I can’t help but to be a little amused by all the campaign signs that have sprung up in support of Del. James Edmunds, who is running for re-election this fall.
Edmunds, of course, has been first-rate in the fight against uranium mining in Richmond. His Democratic opponent, Jasper Hendricks of Farmville, has been invisible ever since announcing his entry into the race, and Edmunds’ re-election is a foregone conclusion.
Hence my sense of amusement at all the electioneering on the delegate’s behalf. Once he returns to Richmond next year, however, I hope Edmunds will keep in mind what ought to be his highest priority, after uranium, for improving the lives of his constituents: Medicaid expansion. There are literally thousands of people in the 60th legislative district who would gain reliable access to health care with Virginia’s agreement to expand Medicaid, a key part of the Affordable Care Act.

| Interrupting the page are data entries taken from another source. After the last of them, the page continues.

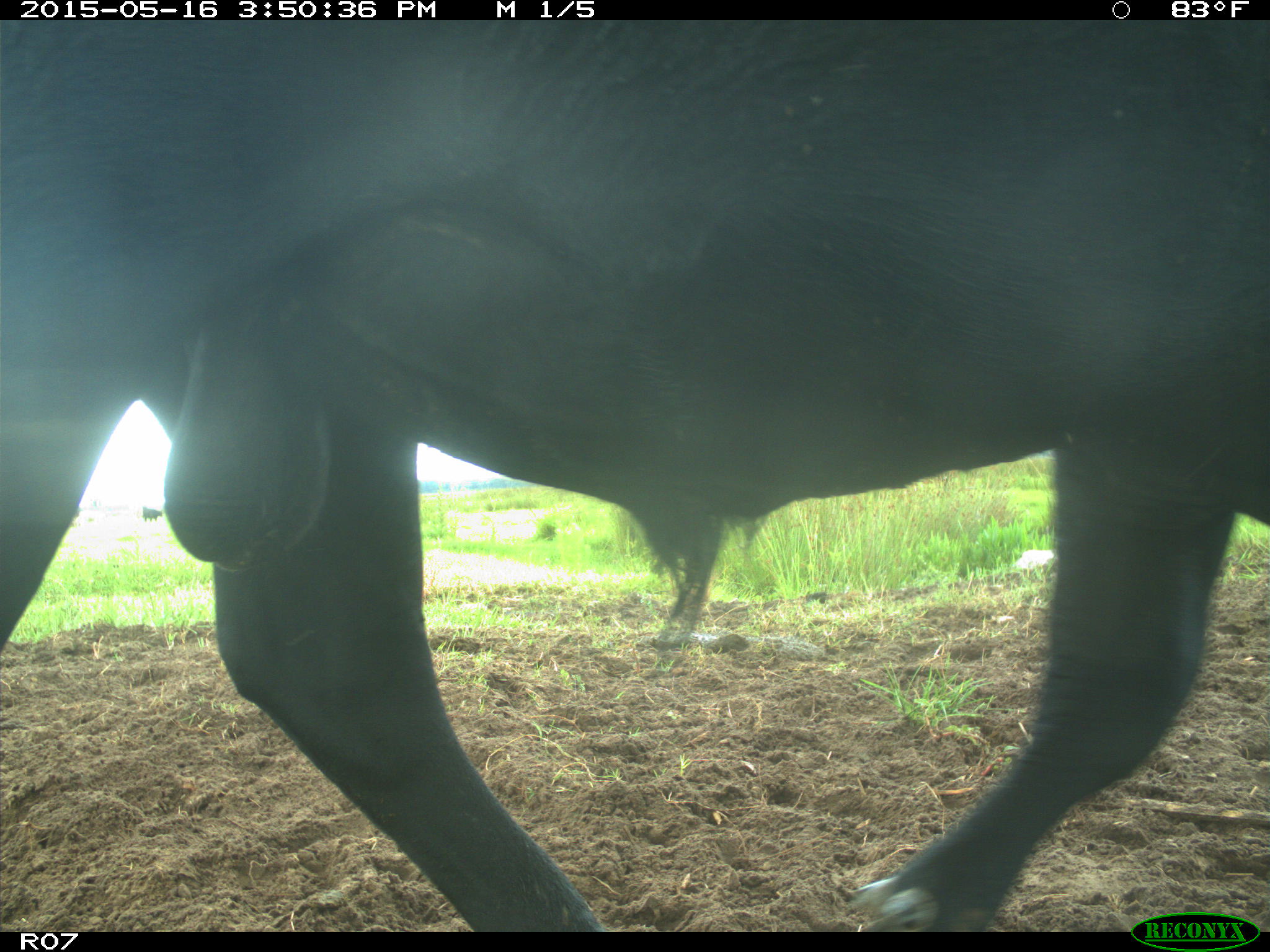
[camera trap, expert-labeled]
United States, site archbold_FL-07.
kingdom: Animalia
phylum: Chordata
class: Mammalia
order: Artiodactyla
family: Bovidae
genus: Bos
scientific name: Bos taurus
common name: domestic cow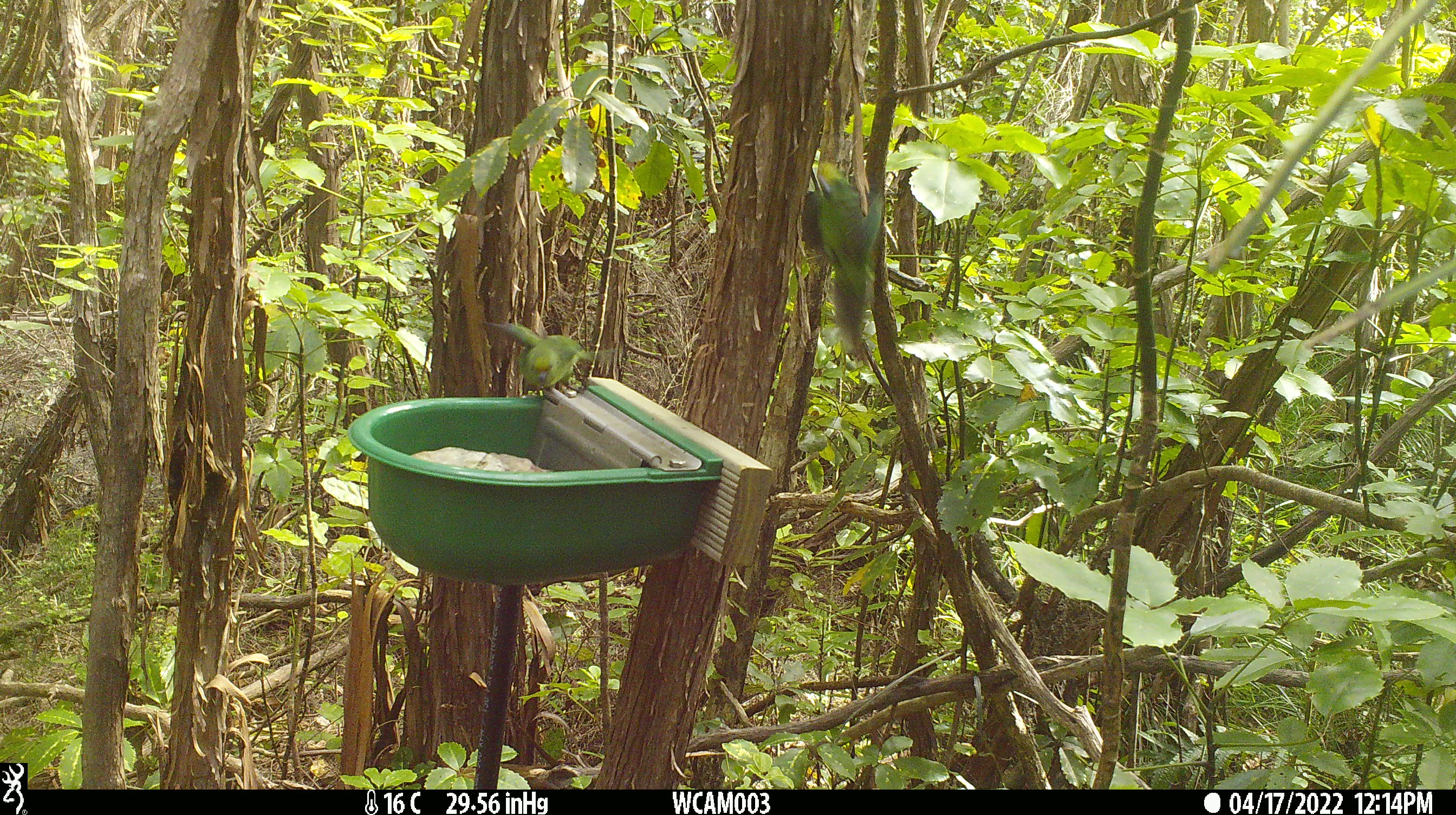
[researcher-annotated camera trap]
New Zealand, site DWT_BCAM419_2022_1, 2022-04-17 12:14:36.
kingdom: Animalia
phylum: Chordata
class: Aves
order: Psittaciformes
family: Psittaculidae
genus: Cyanoramphus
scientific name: Cyanoramphus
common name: parakeet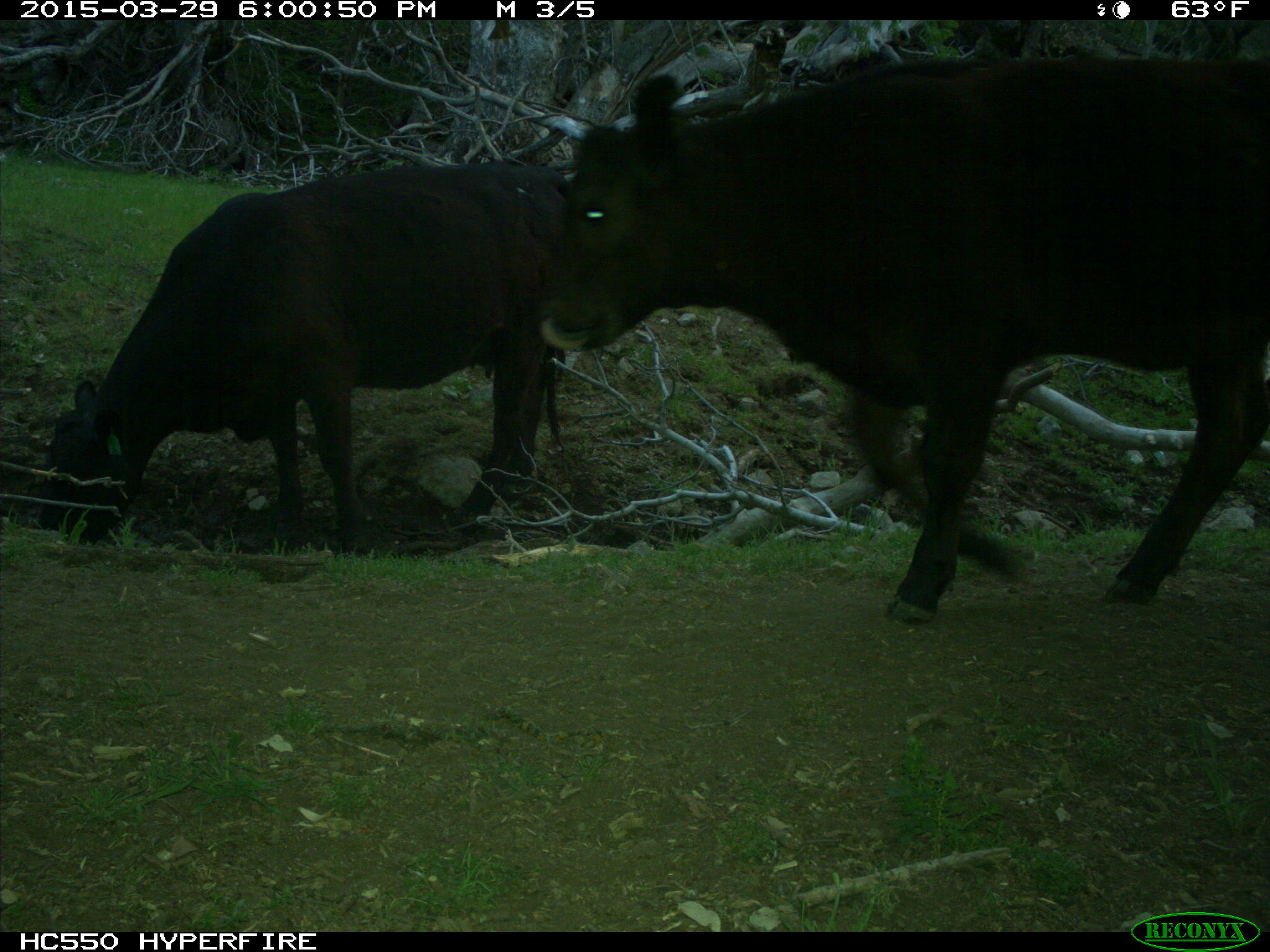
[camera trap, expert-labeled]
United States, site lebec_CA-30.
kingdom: Animalia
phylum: Chordata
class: Mammalia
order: Artiodactyla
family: Bovidae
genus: Bos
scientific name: Bos taurus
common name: domestic cow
Bos taurus (domestic cow).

Once expansion kicks in, in 2014, individuals and families making less than 138 percent of the federal poverty level will gain Medicaid coverage, provided that Virginia agrees to the higher eligibility limits. (As things now stand, it’s very, very difficult for adults to qualify for the program.) Just to be clear, expansion is a done deal on the federal level, and if Virginia refuses Washington’s offer to pay the tab — 100 percent of the cost in the first three years, 90 percent after that — the money for the Medicaid program will simply end up going somewhere else.

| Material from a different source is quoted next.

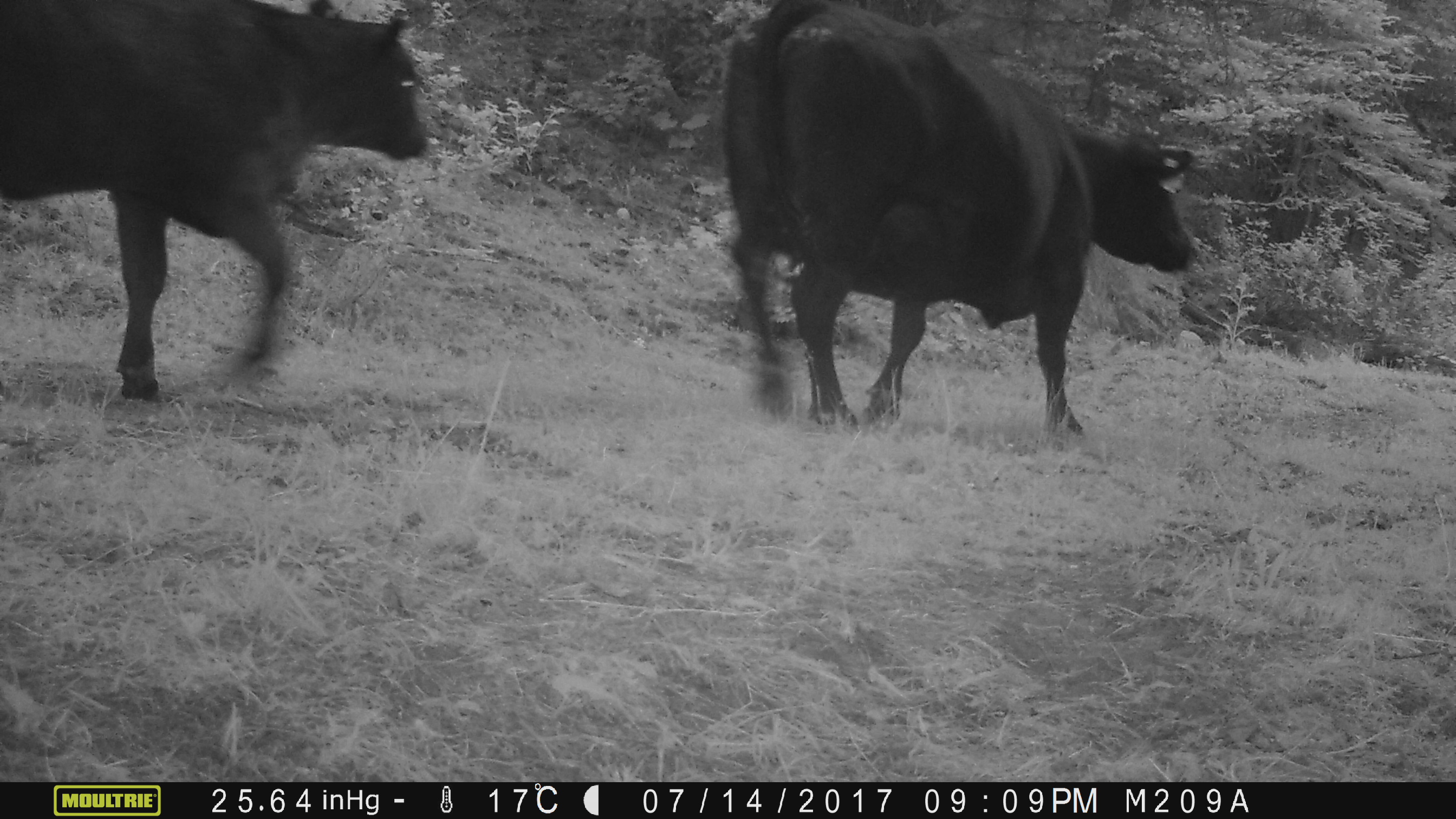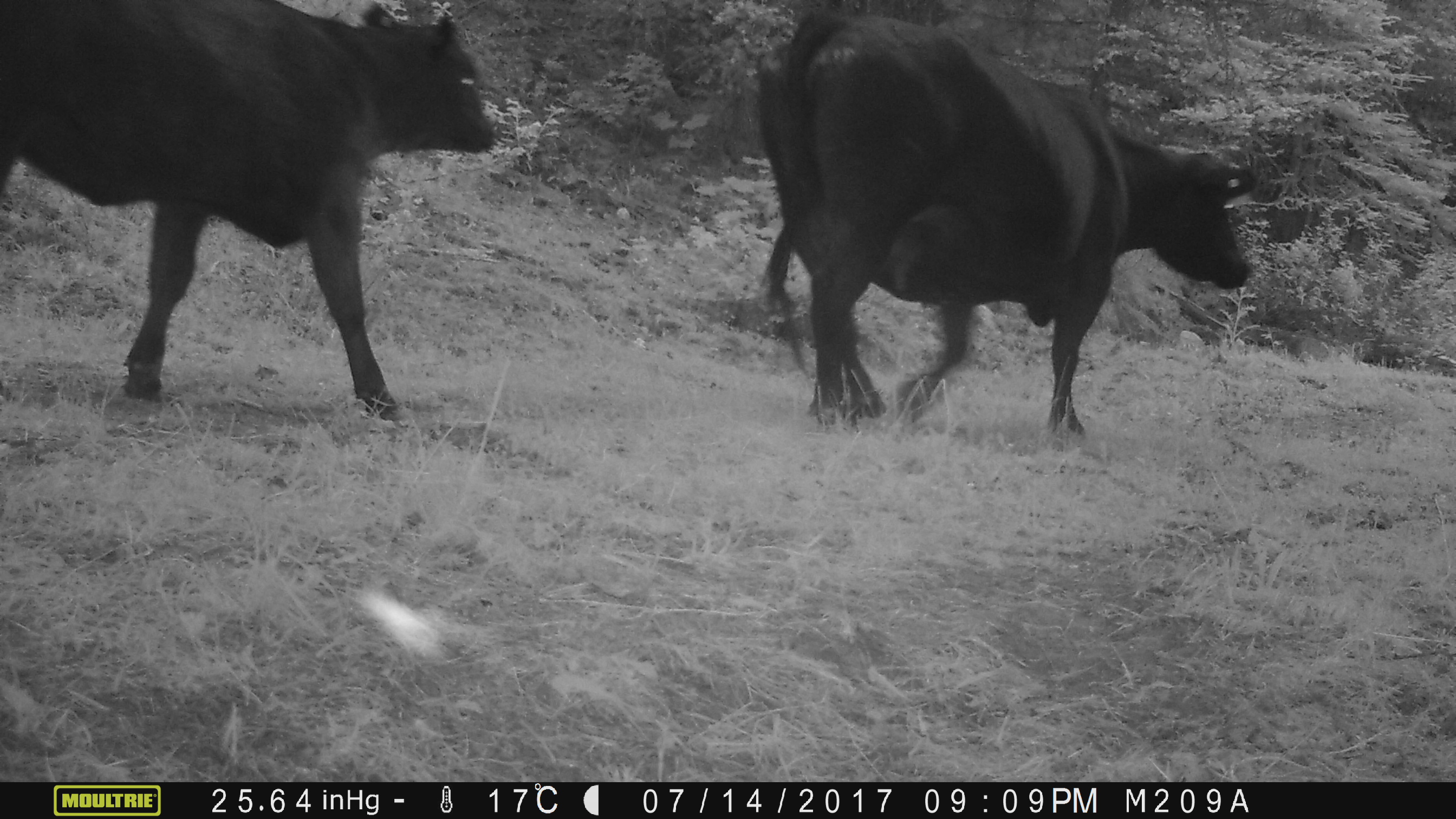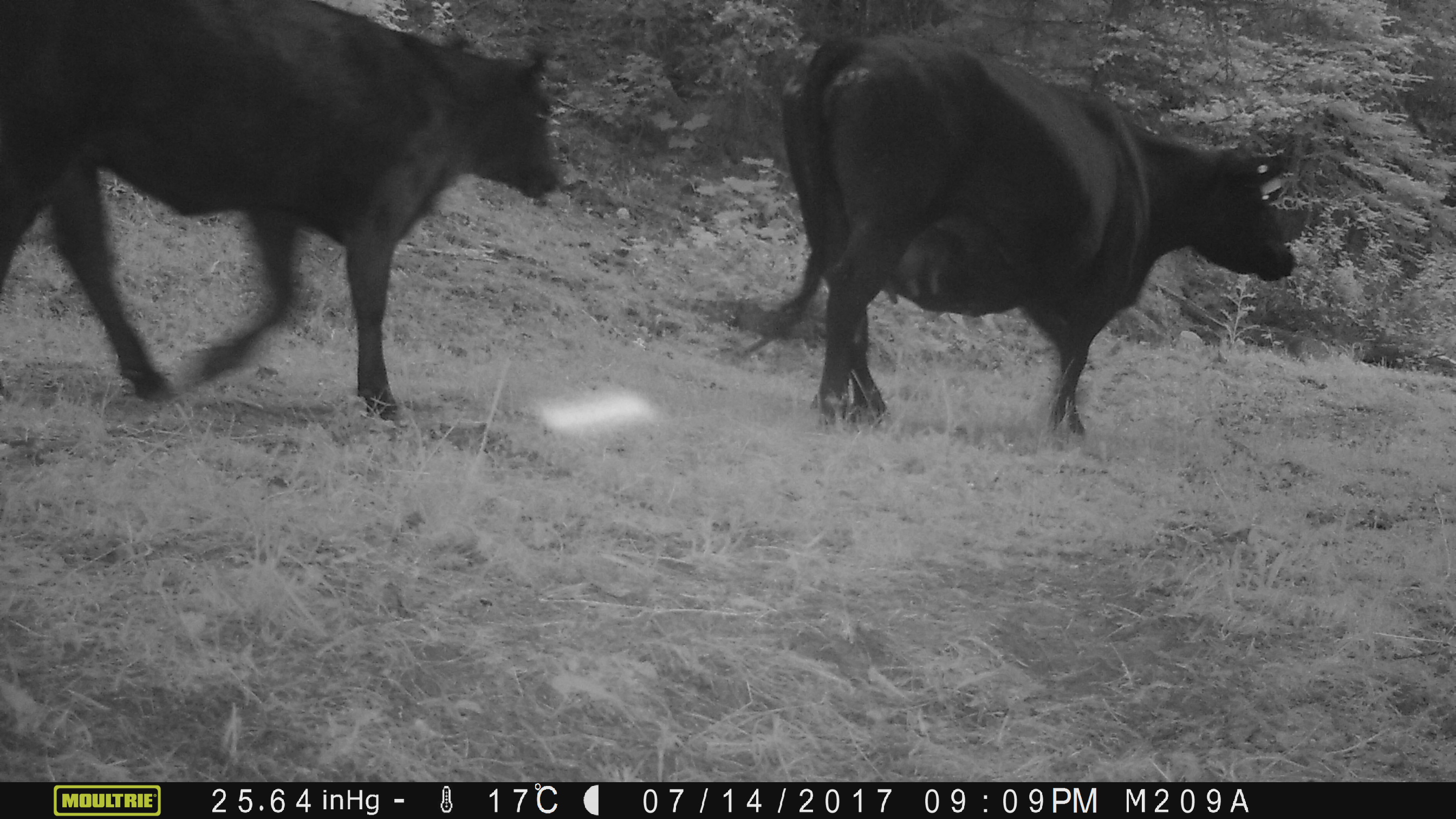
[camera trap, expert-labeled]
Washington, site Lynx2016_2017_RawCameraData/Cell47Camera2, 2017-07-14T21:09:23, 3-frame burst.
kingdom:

In moral, social, political and economic terms, it makes zero sense for the General Assembly to deny low-income Virginians — many of whom work harder than your average legislator — the benefits of reliable health care. It would be especially appalling if Del. Edmunds turned his back on citizens of the 60th District, one of the poorest areas of Virginia. There are times in politics when you have to go along with the team, and Republicans as a whole tend to get their dander up about the Affordable Care Act (a.k.a. Obamacare). There are also times, however, when politicians must do the right thing by the people they represent. Let’s hope Del. Edmunds understands the difference.